Could DNA provide the answer to our data storage conundrum?

We and numerous other companies within the data recovery and tech-spheres have written about how, in the age of big data, we’re producing files at such a rate that there is an urgent need for media to offer far greater storage density than is currently possible. Several potential solutions for this problem have been posited by scientists throughout the last decade. One, though, has captured the imagination like no other: DNA Digital Data Storage.  

Yes, for more than a decade the material that forms the building blocks of life has been touted as a means of storing vast quantities of data in unimaginably small spaces. In 2012, a journal published the results of a study conducted by geneticists at Harvard University within which it was claimed that 5.5 PBs (that’s 55,000 GBs) of data could be stored in just one cubic millimetre of DNA; both the concept of storing data in DNA and the storage density that can be achieved through this method both seem to belong in a science-fiction novel.

With such incredible storage capacities, the contents of a data centre could be stored in a takeaway coffee cup. This would significantly reduce the environmental damage brought about by our thirst for data. The energy needed to run data centres and the process of collecting the materials needed to manufacture storage media both have a substantial effect on the natural world but, with the creation of such high-density storage media, these problems would be almost entirely eradicated.

So, DNA digital data storage would appear to be the answer to a very big problem. As we’ve said previously, though, it’s been touted as such for just over a decade and, whilst researchers appear to be moving towards a means of making it a practicable solution, progress has been slow. Whilst this is not surprising considering the enormity and difficulty of the task these researchers have been assigned with, it does not change the fact that a solution for our storage woes is desperately needed now – not in several years or decades.

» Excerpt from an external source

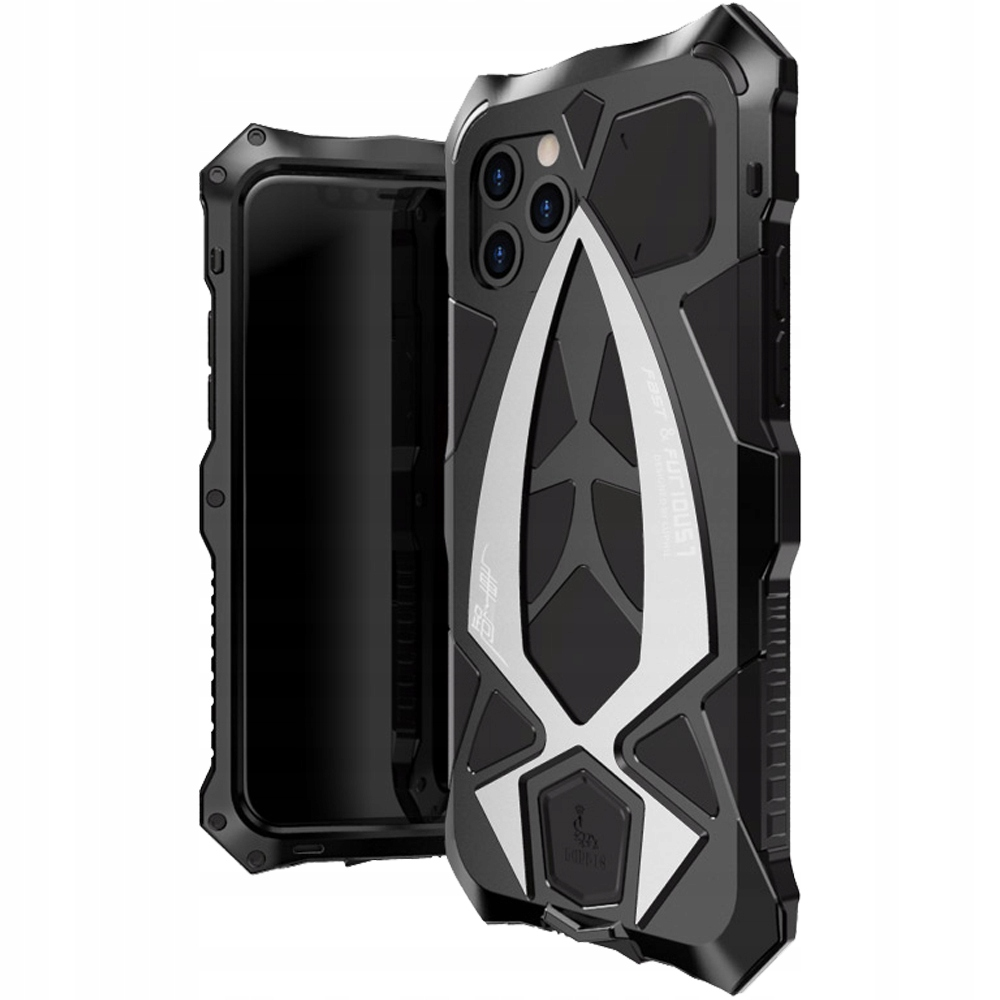 Etui do iPhone 11 Pro / Xs / X, Luphie FF1 Sports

Additionally, there are problems with practicality and cost. The process of retrieving data stored within DNA is arguably the greatest challenge faced by researchers and developers. A significant breakthrough was made here in 2017 when several pieces of data including an operating system, a short film and a computer virus were stored within synthesised DNA and then retrieved with DNA sequencing technology, but researchers still face significant challenges.

The first thing to note is that synthesising the data for this experiment cost $7,000 (just over £5,000) and a further $2,000 (£1,460) was spent on retrieving the relevant files. In other words, it’s far too expensive to replace flash media and HDDs at this stage. The process of reading the data stored in DNA is also extremely slow meaning that it would simply not be suitable for anything beyond archiving at this stage.

So, whilst we may be approaching the verge of a brave new world (in terms of data storage, at least), it remains to be seen when, or if, DNA digital data storage will become the de facto means of storing digital files.